A Autoridade Europeia de Segurança Alimentar (EFSA) publica relatórios anuais sobre produtos alimentícios testados com base em amostras aleatórias: em 2019, 3,9% de todas as amostras excederam os limites. Pouco mais da metade dos alimentos verificados estava livre de contaminação detectável, enquanto 27% continham dois ou mais resíduos de agrotóxicos. Múltiplos resíduos foram encontrados principalmente em produtos frescos, como groselha preta, cerejas, toranjas, rúcula e uvas. Uma amostra de uvas passas encabeçou a lista dos alimentos mais contaminados – nela, a EFSA detectou vinte e oito agrotóxicos diferentes.

A regulamentação da UE é mais rígida do que a de muitos países que não pertencem ao bloco, como é provado pelo exemplo brasileiro. No Japão as amêndoas podem estar contaminadas com um miligrama de glifosato por quilograma – que é dez vezes mais do que a UE permite. Nos tomates, o Japão permite dois microgramas de imidaclopride por quilo. Isso é quatro vezes o nível de resíduos atualmente possível na UE. No Mediterrâneo Oriental, uma área que abriga quase 680 milhões de pessoas e inclui países do Oriente Médio à Ásia Central, os níveis máximos de resíduos foram excedidos em até 61% das amostras de alimentos nos últimos 15 anos. Repetidamente, resíduos de agrotóxicos proibidos são detectados lá. 
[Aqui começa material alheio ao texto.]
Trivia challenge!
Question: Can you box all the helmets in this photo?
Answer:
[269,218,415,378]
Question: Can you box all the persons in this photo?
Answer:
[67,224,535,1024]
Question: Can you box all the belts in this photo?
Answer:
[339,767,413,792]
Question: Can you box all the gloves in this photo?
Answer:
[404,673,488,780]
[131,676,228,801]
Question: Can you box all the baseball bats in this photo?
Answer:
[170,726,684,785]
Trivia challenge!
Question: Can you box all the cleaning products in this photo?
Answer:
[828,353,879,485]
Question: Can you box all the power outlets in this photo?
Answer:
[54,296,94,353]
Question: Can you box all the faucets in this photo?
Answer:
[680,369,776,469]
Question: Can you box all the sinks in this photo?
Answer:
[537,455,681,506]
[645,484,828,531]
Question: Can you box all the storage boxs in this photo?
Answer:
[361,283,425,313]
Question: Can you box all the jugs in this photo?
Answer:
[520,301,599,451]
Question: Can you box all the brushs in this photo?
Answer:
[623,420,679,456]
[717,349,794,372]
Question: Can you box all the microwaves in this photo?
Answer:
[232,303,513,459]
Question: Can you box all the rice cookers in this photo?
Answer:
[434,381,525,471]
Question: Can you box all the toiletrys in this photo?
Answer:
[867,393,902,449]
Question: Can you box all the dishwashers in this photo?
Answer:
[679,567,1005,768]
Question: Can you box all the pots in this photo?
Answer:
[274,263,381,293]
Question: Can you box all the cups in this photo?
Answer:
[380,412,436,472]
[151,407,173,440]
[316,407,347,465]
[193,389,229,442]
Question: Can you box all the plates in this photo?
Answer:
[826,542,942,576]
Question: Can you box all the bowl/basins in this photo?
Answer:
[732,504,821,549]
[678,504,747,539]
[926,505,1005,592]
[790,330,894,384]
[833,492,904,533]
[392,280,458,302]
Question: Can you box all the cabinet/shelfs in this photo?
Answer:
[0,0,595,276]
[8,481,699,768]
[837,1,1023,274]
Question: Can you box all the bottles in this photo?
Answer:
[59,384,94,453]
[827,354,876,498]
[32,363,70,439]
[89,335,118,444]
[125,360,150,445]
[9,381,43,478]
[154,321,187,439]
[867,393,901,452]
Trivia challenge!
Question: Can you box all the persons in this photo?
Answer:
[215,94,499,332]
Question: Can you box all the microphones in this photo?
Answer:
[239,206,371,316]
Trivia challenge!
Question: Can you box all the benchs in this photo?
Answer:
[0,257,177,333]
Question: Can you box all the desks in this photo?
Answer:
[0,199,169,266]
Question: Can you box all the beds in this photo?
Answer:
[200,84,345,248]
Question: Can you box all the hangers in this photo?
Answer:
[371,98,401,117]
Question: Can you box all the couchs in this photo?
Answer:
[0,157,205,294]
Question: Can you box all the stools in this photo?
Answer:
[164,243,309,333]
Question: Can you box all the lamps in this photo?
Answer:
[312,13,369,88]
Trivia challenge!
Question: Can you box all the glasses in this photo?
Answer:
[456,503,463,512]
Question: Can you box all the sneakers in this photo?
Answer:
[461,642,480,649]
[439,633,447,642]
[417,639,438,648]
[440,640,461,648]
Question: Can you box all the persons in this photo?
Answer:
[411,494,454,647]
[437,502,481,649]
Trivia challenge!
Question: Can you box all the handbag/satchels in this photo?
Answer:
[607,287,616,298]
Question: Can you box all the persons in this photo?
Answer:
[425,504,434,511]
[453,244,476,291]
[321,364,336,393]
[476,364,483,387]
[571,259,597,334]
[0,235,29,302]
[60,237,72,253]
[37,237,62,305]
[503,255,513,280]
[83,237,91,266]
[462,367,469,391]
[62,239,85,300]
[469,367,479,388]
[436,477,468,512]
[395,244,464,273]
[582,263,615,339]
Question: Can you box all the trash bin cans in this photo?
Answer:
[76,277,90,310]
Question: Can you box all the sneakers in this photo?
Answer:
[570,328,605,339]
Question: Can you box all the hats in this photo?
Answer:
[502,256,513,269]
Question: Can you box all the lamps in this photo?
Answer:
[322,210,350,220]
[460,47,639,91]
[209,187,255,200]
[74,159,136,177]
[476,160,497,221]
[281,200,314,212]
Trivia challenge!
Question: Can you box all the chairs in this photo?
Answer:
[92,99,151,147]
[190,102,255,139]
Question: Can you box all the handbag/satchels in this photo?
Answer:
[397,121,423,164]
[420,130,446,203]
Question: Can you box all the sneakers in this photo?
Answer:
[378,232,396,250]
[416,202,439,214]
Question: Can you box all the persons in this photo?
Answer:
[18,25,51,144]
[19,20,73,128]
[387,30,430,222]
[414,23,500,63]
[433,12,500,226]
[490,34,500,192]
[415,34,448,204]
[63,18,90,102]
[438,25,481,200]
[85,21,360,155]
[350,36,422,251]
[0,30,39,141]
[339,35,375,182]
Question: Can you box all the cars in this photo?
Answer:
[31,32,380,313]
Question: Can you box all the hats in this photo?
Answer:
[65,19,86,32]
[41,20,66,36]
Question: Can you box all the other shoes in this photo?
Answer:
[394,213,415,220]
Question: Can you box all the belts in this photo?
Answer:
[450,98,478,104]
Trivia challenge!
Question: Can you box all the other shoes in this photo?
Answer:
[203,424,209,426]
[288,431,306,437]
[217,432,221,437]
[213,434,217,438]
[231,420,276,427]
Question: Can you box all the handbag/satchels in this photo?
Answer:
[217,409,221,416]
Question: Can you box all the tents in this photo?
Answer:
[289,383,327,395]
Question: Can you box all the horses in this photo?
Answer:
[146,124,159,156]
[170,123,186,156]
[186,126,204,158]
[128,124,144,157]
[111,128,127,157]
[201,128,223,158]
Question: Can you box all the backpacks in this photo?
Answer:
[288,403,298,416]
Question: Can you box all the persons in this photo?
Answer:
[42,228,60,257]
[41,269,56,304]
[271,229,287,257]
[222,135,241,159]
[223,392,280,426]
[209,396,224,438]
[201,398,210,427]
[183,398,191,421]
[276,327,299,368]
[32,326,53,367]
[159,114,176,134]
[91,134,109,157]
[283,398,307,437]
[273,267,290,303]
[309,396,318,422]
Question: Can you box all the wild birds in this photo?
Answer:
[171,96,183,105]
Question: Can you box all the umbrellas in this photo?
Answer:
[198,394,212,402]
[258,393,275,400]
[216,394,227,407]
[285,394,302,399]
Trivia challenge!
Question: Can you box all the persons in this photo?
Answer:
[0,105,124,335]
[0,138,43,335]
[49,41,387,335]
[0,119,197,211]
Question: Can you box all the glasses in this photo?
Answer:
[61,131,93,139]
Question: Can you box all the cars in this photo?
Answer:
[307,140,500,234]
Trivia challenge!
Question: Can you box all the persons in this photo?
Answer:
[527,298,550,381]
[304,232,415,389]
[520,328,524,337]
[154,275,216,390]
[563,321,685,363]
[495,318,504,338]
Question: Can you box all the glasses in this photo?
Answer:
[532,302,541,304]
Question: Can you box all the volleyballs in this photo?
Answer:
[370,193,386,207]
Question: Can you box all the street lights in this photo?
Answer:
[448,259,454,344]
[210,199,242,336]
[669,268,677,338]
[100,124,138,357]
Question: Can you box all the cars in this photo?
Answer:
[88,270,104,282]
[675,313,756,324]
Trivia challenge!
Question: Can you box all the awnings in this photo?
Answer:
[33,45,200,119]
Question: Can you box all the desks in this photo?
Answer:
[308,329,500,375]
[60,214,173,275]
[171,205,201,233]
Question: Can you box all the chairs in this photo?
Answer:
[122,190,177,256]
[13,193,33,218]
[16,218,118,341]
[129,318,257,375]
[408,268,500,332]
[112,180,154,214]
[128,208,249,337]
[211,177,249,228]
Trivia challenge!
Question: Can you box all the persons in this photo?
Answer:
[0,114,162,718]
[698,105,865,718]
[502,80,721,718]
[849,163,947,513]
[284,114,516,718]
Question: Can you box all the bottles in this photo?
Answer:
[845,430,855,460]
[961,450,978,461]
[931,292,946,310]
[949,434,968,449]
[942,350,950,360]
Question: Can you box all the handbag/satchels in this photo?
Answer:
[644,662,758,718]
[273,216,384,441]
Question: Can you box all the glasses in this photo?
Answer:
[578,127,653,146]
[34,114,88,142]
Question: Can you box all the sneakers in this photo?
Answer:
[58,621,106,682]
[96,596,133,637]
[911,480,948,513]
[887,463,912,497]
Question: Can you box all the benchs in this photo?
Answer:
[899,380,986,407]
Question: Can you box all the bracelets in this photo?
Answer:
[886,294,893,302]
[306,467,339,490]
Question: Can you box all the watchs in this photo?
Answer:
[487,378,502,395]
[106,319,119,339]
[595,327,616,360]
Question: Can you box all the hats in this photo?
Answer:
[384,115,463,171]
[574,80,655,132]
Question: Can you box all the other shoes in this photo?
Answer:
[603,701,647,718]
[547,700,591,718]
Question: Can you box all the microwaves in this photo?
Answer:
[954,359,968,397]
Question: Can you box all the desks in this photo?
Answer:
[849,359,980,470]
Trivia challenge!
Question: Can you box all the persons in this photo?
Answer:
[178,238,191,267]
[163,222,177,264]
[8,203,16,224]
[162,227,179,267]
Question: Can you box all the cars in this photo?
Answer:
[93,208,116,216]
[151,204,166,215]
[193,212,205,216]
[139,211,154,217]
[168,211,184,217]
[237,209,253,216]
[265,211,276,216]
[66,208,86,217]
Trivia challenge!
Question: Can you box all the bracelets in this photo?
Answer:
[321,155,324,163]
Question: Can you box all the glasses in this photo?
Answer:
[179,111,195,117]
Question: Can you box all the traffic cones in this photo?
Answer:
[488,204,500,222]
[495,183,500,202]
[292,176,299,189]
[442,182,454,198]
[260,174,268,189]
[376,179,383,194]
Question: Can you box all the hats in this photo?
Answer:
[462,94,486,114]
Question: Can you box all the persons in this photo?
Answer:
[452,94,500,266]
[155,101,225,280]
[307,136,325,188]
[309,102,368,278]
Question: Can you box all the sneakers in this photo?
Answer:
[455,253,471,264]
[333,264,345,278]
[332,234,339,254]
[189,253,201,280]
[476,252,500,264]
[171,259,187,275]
Já no Quênia, em 2020, um total de 25 ingredientes ativos diferentes foram encontrados em amostras de tomate e couve – 51% dos ingredientes ativos detectados já foram retirados de circulação na UE há muito tempo. Do total de 25 amostras, 60% excederam os níveis máximos de resíduos. Isso é particularmente alarmante, porque esses dois vegetais fazem parte dos alimentos básicos da população queniana. Na Nigéria, níveis elevados de resíduos também foram detectados em amostras de tomate, incluindo traços de permetrina. A Agência de Proteção Ambiental dos EUA (EPA) classificou esse inseticida como “provavelmente cancerígeno”. Nos últimos anos, o feijão da Nigéria apresentou altos níveis de contaminação. As amostras continham até 0,3 miligramas por quilograma de diclorvós; o limite legal na Europa é de 0,01 miligramas por quilograma. O químico diclorvós pode causar dificuldades respiratórias, diarreia e vômitos, entre outros efeitos. A UE reagiu e emitiu uma proibição de importação do feijão. O apoio para alternativas nos países do Sul Global pode evitar que sejam excluídos do mercado da UE.